**Task objective**:
For the entries below, state how many lines contain the word "frames" and add nothing else.

Stored data

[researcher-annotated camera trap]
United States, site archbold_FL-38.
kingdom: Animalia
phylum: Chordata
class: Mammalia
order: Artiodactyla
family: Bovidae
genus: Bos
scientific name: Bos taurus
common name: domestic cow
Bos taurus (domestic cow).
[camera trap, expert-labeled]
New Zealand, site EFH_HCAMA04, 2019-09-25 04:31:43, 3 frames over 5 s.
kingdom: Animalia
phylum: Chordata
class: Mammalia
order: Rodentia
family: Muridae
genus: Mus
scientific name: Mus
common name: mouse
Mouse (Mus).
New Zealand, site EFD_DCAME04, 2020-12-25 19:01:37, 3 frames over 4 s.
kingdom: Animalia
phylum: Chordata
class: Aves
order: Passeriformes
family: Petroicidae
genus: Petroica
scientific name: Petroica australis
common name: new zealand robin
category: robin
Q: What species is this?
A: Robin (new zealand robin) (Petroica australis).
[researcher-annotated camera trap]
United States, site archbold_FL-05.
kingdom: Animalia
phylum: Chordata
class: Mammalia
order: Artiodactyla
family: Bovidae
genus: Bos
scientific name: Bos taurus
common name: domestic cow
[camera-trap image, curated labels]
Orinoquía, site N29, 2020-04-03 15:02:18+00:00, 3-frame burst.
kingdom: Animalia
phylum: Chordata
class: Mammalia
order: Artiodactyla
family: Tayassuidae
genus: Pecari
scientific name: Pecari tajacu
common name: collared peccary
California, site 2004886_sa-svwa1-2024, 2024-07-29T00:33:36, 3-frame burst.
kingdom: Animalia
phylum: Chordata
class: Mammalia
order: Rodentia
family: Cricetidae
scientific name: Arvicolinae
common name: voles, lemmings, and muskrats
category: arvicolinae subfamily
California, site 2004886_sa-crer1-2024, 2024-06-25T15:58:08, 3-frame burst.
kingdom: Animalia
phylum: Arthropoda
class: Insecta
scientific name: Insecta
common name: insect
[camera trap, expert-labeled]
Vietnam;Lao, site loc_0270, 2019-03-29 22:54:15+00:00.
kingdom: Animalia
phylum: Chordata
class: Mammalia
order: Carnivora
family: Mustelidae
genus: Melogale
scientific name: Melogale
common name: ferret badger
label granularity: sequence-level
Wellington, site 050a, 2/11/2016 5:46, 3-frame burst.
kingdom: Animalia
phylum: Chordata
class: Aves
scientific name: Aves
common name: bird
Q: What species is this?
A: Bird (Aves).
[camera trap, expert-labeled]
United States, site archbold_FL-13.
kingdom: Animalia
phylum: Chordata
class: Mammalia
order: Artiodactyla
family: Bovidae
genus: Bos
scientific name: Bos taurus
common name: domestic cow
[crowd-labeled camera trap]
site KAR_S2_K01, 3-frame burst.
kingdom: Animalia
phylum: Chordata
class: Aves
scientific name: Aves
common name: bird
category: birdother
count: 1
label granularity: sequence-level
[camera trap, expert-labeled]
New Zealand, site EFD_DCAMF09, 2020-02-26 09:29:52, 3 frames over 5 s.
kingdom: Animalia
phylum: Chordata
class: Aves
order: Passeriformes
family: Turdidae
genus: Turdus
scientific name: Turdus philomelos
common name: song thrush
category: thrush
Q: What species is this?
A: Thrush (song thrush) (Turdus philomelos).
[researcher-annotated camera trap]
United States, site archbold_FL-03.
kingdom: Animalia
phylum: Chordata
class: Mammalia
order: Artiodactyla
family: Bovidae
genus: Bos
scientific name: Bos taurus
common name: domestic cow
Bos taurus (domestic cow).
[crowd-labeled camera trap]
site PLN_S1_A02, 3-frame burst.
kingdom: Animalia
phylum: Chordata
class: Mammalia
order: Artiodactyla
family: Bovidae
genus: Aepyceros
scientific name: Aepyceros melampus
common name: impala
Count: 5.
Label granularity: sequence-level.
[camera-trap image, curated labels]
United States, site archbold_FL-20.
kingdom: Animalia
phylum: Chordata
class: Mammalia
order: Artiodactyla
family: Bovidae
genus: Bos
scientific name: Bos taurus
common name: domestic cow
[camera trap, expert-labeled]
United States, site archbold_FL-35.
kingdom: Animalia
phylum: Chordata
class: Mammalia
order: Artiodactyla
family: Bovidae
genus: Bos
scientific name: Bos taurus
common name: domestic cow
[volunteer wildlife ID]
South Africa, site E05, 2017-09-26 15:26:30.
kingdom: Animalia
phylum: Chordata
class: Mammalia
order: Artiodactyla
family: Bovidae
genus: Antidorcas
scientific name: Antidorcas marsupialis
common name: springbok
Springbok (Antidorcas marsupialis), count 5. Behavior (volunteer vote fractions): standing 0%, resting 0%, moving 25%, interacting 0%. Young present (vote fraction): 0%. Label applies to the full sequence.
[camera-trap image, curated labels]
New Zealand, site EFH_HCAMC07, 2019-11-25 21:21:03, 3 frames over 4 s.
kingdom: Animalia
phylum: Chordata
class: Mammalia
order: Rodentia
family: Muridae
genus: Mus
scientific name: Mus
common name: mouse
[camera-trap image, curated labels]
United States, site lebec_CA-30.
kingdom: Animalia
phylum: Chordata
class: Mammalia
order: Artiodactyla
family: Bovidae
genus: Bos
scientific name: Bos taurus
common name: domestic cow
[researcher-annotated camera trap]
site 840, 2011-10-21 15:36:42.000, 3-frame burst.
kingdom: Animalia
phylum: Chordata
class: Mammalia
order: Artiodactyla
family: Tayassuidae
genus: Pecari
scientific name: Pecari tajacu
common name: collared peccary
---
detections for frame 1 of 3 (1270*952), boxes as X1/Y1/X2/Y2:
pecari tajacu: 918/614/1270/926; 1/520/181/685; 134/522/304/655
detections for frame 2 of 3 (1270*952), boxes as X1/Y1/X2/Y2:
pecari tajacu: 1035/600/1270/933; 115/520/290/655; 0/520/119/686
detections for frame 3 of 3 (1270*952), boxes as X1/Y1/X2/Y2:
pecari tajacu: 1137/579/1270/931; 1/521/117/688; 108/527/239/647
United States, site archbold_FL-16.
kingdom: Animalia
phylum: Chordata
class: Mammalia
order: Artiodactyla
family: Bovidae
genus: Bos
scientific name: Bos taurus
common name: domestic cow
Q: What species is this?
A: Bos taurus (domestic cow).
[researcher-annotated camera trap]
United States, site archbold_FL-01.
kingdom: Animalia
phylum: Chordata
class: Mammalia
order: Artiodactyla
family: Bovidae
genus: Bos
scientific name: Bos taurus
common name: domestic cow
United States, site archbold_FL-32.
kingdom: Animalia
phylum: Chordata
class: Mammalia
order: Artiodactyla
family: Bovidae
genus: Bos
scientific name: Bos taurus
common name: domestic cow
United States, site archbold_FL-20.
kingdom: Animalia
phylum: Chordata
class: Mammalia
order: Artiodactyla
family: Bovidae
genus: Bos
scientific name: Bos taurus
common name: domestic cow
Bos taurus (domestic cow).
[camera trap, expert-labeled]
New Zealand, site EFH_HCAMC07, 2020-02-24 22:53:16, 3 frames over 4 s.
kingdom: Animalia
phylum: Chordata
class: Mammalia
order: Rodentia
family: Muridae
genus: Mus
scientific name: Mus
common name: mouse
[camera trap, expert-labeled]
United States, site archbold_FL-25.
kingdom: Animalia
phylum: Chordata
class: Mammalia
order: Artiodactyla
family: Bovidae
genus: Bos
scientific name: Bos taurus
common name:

**Result below**:
5